Launch in Binder Binder

California fires

In August 2020 in California, wildfires have burned more than a million acres of land. This years’ fire season was also unique in the number of houses destroyed.

Here we retrieve average august temperatures over California within ERA5 1979-2020 and show anomalous August 2020 was. California Temperature August 2020

We furthermore create an UNSEEN ensemble and show that these kind of fire seasons can be expected to occur more often in our present climate since we find a clear trend in temperature extremes over the last decades.

Retrieve data

The main functions to retrieve all forecasts (SEAS5) and reanalysis (ERA5) are retrieve_SEAS5 and retrieve_ERA5. We want to download 2m temperature for August over California. By default, the hindcast years of 1981-2016 are downloaded for SEAS5. We include the years 1981-2020. The folder indicates where the files will be stored, in this case outside of the UNSEEN-open repository, in a ‘California_example’ directory. For more explanation, see retrieve.

[1]:
import os
import sys
sys.path.insert(0, os.path.abspath('../../../'))
os.chdir(os.path.abspath('../../../'))

import src.cdsretrieve as retrieve
import src.preprocess as preprocess

import numpy as np
import xarray as xr
[2]:
retrieve.retrieve_SEAS5(
    variables=['2m_temperature', '2m_dewpoint_temperature'],
    target_months=[8],
    area=[70, -130, 20, -70],
    years=np.arange(1981, 2021),
    folder='E:/PhD/California_example/SEAS5/')
[3]:
retrieve.retrieve_ERA5(variables=['2m_temperature', '2m_dewpoint_temperature'],
                       target_months=[8],
                       area=[70, -130, 20, -70],
                       folder='E:/PhD/California_example/ERA5/')

Preprocess

In the preprocessing step, we first merge all downloaded files into one xarray dataset, then take the spatial average over the domain and a temporal average over the MAM season. Read the docs on preprocessing for more info.

[4]:
SEAS5_California = preprocess.merge_SEAS5(folder ='E:/PhD/California_example/SEAS5/', target_months = [8])
Lead time: 07
6
5
4
3

And for ERA5:

[5]:
ERA5_California = xr.open_mfdataset('E:/PhD/California_example/ERA5/ERA5_????.nc',combine='by_coords')

We calculate the standardized anomaly of the 2020 event and select the 2m temperature over the region where 2 standard deviations from the 1979-2010 average was exceeded. This is a simple average, an area-weighed average is more appropriate, since grid cell area decreases with latitude, see preprocess.
---+---
Parts of the exercise
1. Write out the part of the California fires text starting at "The main functions" and ending at "sys.path.insert(0, os.path.abspath('../../../'))".
2. According to the California fires text, which hindcast years does SEAS5 download by default?
3. Does each statement agree with the California fires text? Answer yes or no for each, quoting the words that decide it.
(a) The preprocessing step takes a temporal average over the MAM season.
(b) The downloaded files are stored inside the UNSEEN-open repository.
(c) A simple average is described as more appropriate than an area-weighted one.

Information supplied
---+---
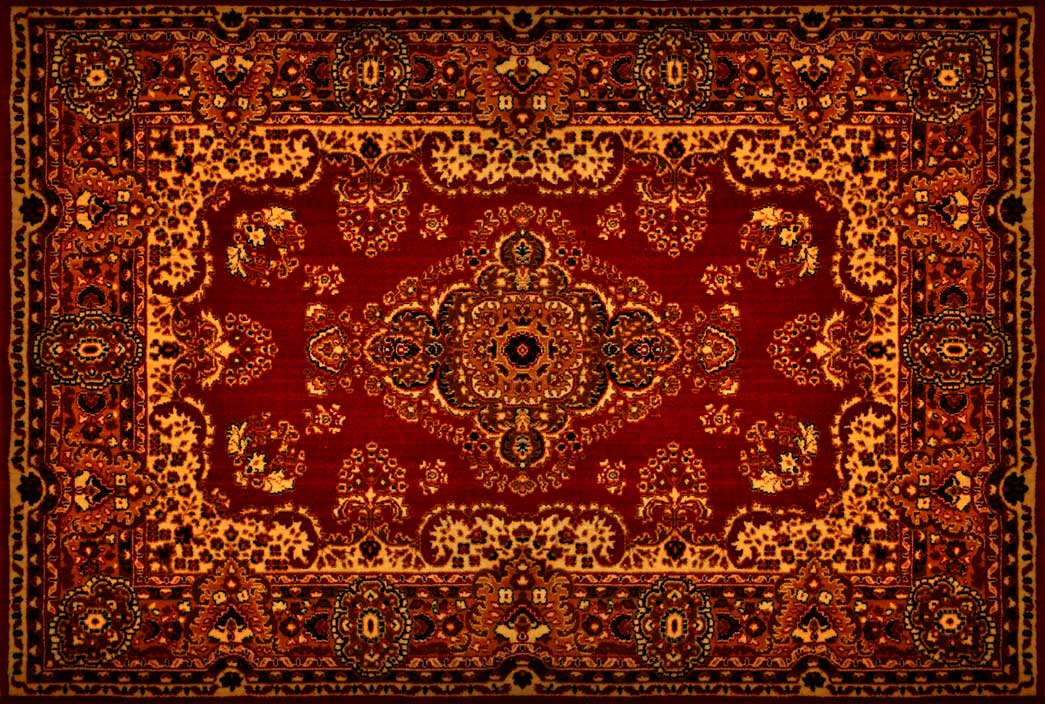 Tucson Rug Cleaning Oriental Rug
---+---
Solved tasks
1.
The main functions to retrieve all forecasts (SEAS5) and reanalysis (ERA5) are retrieve_SEAS5 and retrieve_ERA5. We want to download 2m temperature for August over California. By default, the hindcast years of 1981-2016 are downloaded for SEAS5. We include the years 1981-2020. The folder indicates where the files will be stored, in this case outside of the UNSEEN-open repository, in a ‘California_example’ directory. For more explanation, see retrieve.

[1]:
import os
import sys
sys.path.insert(0, os.path.abspath('../../../'))

2. 1981-2016.

3.
(a) Yes: "a temporal average over the MAM season".
(b) No: "in this case outside of the UNSEEN-open repository".
(c) No: "This is a simple average, an area-weighed average is more appropriate".